ÖZEL HABER - Dr. Sürenkök'ten AVM kararına tepki! Neden  Kemeraltı Çarşısı açılmıyor da AVM'ler açılıyor ?

TAKİP ET

COVİD-19 pandemisi ile ilgili alınan tedbirlerin gevşetilmesinin yankıları sürüyor. Konuyla ilgili gazetemize konuşan İzmir Tabip Odası Yönetim Kurulu Üyesi Op. Dr. Fatih Sürenkök,AVM'lerin açılışından, sağlık çalışanlarının durumuna, geçmiş dönemlerde yapılan hatalardan, odaların seçim sürecinin değişimi tartışmalarına kadar birçok konuda özel açıklamalarda bulundu.

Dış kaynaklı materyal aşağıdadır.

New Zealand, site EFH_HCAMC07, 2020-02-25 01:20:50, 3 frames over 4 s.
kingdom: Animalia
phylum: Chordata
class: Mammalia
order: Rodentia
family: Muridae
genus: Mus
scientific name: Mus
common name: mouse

Oktay GÜÇTEKİN / İzmir Gündemi - Türkiye’de koronavirüs salgınından kaynaklı ölüm oranlarının 200’lerden 50’lere düşmesinin ardından Cumhurbaşkanı Erdoğan “Normalleşme” planını açıklamıştı. Açıklanan planda AVM,berber ve kuaförlerin açılmasına karar verilmişti. Erdoğan tarafından duyurulan “Normalleşme” planlarının ardından Türkiye’nin birçok yerinde sokağa çıkan insan sayısında büyük oranda artış olduğu görülmüştü. Yaşanan gelişmeleri gazetemize değerlendiren İzmir Tabip Odası Yönetim Kurulu Üyesi Op. Dr. Fatih Sürenkök “Normalleşme” için aceleci olunduğunu söyledi. Dr. Sürenkök ayrıca Bilim Kurulu’nun sözcüsünün olmamasını da eleştirdi.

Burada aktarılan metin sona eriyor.